White Rose est un roman qui est écrit sous forme de poèmes. Ce n’est pas novateur en soi, car depuis quelques années, de nombreux livres sont rédigés ainsi. Je pense notamment à Elizabeth Acevedo (The Poet X et Clap when you land). Cela ne veut pas dire que je n’ai pas aimé cette manière de procéder. Au contraire, j’apprécie ce genre de romans dont l’écriture permet d’aller en profondeur des sentiments et des pensées d’un ou plusieurs personnages. La majorité des textes sont « écrits » par Sophie, mais quelques-uns sont des lettres de ses frères ou de son petit ami, de l’officier de la Gestapo chargé de l’interroger, du juge…

Le roman est court, mais plein d’émotions. Il nous raconte l’histoire de la Rose Blanche, mais avec un petit point qui m’a quelque peu chagriné. En effet, le livre est divisé en quelques parties qui elles-mêmes font l’objet d’une autre division en « Avant », « Après » et « La Fin ». Or, dans toutes ces divisions, j’ai eu du mal à dégager une thématique commune, un lien. J’aurais préféré que les divers poèmes s’enchaînent d’une manière chronologique, surtout si c’est un roman destiné avant tout à un public relativement jeune. Ici, il y a une certaine confusion qui s’installe et j’ai vraiment trouvé ça dommage et pas forcément pertinent.
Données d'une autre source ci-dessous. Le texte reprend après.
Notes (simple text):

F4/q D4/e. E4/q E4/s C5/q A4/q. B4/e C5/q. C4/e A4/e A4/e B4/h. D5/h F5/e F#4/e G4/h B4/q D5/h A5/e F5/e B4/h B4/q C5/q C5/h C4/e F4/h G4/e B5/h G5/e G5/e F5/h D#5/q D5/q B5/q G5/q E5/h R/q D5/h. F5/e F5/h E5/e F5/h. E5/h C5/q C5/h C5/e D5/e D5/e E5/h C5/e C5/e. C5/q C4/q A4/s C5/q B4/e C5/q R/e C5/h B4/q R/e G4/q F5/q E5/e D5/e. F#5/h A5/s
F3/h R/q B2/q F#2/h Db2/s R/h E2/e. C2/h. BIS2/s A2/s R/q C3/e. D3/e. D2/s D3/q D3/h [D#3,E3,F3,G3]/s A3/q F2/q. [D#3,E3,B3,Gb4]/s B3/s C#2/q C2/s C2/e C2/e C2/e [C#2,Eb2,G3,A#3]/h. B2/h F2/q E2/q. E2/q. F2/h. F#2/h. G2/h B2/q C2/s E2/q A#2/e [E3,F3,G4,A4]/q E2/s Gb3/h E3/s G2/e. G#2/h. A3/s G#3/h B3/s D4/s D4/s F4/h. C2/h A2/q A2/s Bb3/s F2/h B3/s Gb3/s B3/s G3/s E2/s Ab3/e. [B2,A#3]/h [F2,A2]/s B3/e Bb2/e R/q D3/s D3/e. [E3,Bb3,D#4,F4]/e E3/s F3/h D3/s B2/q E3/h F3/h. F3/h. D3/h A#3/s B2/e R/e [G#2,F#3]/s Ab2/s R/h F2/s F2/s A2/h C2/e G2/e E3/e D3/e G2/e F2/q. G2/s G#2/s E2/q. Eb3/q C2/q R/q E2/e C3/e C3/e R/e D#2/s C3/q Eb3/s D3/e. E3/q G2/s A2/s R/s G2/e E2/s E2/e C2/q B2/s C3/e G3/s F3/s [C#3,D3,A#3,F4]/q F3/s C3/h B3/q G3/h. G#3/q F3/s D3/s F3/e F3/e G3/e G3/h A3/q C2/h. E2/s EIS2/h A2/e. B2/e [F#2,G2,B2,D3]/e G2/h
Le coup de coeur n’était pas loin pour ce roman historique qui rend un bel hommage au groupe de la Rose Blanche. Pour évoquer une première fois le sujet du nazisme, de l’endoctrinement de la population qui commence, d’ailleurs, dès le plus jeune âge, de la police politique et de la résistance, je pense que c’est un très bon livre.